* TASKS AND EXERCISES:
• A. For the export monitoring passage below, say whether each statement agrees with it: (i) progress on the source is tracked with the rows sent counter; (ii) the import operation supports a syntax similar to the epoch-based export; (iii) an incremental export may use date predicates rather than epoch predicates. Give yes or no for each, with the deciding words quoted from the passage.
• B. From the export monitoring passage below, list every distinct node name that appears in the query output, each one once.

* TEXT PASSAGE:
BEGIN

Specifically monitor progress by looking at the rows received
counter on the target:
target=> SELECT node_name, counter_name, counter_value, operator_name from execution_engine_profiles WHERE is_executing='t' AND counter_name IN ('rows received') AND Operator_name IN ('Import'); node_name | counter_name | counter_value | operator_name ----------------------------+---------------+---------------+--------------- v_VerticaDBTarget_node0001 | rows received | 124257398 | Import v_VerticaDBTarget_node0001 | rows received | 123197558 | Import v_VerticaDBTarget_node0002 | rows received | 237063416 | Import (3 rows)
To monitor the process on the source, look at the rows sent
counter:
source=> SELECT node_name, counter_name, counter_value,operator_name FROM execution_engine_profiles WHERE is_executing='t' a AND counter_name in ('rows sent') AND Operator_name IN ('Export'); node_name | counter_name | counter_value | operator_name ----------------------------+--------------+---------------+--------------- v_VerticaDBSource_node0001 | rows sent | 78890185 | Export v_VerticaDBSource_node0002 | rows sent | 126071726 | Export v_VerticaDBSource_node0003 | rows sent | 78889767 | Export (3 rows)
Incremental Export
When you are continually adding data to a table in the source cluster and want to copy the data to the target table in the target cluster, you can perform incremental exports. With an incremental export, you push only recently added data to the target using a query with epoch predicates, or other predicates such as date predicates.
In the following example, 39 is the epoch during which the last successful export took place. The EXPORT statement in the following example exports only the data that was loaded onto the source after epoch 39. The import operation does not support a similar syntax.

END

* DATASET ROWS:
BEGIN

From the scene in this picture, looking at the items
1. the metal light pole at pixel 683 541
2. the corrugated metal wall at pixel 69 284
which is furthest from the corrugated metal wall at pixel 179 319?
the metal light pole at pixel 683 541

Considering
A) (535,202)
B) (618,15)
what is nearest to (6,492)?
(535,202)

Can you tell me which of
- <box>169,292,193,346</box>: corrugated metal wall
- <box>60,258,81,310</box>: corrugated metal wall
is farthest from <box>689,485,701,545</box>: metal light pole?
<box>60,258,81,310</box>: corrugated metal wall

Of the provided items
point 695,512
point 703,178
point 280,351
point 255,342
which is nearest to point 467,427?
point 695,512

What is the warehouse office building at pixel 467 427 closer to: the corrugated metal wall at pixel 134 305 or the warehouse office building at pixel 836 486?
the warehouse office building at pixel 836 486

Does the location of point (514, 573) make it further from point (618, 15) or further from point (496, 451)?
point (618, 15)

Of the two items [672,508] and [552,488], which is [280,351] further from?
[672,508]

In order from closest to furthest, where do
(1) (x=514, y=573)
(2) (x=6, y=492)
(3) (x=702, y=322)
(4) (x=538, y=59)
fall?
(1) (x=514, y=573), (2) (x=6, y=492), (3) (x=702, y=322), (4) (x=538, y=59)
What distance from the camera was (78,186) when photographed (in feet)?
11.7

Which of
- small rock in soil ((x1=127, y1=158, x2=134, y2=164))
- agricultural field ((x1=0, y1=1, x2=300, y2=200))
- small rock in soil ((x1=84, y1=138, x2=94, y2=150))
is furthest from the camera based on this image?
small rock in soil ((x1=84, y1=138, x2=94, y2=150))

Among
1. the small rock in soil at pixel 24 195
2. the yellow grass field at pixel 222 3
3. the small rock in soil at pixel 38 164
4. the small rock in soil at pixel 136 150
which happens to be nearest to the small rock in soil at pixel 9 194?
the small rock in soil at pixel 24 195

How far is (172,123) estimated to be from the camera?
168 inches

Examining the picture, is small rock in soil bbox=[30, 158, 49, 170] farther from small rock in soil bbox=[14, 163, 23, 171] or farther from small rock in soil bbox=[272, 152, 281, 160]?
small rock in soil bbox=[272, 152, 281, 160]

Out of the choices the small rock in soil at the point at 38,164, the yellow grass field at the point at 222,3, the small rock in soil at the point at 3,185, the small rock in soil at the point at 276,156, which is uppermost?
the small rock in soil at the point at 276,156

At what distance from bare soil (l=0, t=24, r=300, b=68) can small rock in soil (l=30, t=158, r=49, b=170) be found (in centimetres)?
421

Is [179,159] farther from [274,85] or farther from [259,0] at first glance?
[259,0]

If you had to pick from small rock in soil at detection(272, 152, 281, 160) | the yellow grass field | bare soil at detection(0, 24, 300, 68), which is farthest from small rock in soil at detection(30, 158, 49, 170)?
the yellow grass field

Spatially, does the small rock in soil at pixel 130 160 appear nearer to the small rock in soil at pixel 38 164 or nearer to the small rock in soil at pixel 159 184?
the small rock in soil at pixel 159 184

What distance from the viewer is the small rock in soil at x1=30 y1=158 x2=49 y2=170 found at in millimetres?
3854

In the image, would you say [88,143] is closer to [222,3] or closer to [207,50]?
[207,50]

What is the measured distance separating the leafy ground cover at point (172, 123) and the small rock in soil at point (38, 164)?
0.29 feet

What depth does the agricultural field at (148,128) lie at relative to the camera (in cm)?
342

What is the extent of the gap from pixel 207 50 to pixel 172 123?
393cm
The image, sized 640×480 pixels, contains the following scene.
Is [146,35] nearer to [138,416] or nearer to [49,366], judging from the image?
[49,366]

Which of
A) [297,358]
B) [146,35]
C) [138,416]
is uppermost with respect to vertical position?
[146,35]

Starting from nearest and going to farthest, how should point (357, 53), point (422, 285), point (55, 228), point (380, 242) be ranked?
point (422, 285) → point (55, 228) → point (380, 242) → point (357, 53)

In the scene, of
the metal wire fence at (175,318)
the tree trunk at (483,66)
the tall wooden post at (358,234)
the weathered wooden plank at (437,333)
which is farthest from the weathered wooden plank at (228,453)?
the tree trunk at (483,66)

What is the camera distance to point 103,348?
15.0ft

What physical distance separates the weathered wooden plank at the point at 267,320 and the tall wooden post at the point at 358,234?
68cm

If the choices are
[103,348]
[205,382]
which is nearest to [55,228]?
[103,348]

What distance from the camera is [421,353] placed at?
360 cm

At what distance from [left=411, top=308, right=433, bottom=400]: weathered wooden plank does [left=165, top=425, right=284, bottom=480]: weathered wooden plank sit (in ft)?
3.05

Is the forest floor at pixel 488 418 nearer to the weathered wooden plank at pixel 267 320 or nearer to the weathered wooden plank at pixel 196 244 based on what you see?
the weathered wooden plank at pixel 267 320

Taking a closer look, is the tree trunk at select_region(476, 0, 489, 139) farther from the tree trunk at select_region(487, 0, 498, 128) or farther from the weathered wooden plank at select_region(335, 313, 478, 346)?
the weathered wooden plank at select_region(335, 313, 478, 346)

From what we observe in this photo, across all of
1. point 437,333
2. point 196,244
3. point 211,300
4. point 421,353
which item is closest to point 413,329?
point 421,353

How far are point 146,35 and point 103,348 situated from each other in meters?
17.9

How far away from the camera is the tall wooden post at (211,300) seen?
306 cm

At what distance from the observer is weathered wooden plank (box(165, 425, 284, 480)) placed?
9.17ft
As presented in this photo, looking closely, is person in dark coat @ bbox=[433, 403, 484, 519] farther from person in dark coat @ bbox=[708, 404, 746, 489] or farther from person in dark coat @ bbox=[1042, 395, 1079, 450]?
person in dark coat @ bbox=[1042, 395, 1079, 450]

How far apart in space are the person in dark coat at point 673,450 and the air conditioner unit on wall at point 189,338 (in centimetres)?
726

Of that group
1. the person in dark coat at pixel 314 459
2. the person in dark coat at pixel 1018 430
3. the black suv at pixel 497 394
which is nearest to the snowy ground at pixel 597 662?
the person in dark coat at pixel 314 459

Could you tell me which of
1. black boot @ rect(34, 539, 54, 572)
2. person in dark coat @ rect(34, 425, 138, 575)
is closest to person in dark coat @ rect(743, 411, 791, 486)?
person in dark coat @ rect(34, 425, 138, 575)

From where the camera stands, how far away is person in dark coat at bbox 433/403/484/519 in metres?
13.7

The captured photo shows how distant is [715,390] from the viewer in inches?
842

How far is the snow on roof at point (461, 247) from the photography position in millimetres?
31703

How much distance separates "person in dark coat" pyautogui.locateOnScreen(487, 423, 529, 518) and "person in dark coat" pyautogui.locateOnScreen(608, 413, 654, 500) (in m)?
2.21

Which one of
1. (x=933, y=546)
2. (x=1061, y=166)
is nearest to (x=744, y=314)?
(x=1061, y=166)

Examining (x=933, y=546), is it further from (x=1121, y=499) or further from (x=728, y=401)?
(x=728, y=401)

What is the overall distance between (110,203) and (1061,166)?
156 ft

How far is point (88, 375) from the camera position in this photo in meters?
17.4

END

* SOLUTIONS:
• A.
(i) Yes: "To monitor the process on the source, look at the rows sent"
(ii) No: "The import operation does not support a similar syntax."
(iii) Yes: "or other predicates such as date predicates"

• B.
v_VerticaDBTarget_node0001
v_VerticaDBTarget_node0002
v_VerticaDBSource_node0001
v_VerticaDBSource_node0002
v_VerticaDBSource_node0003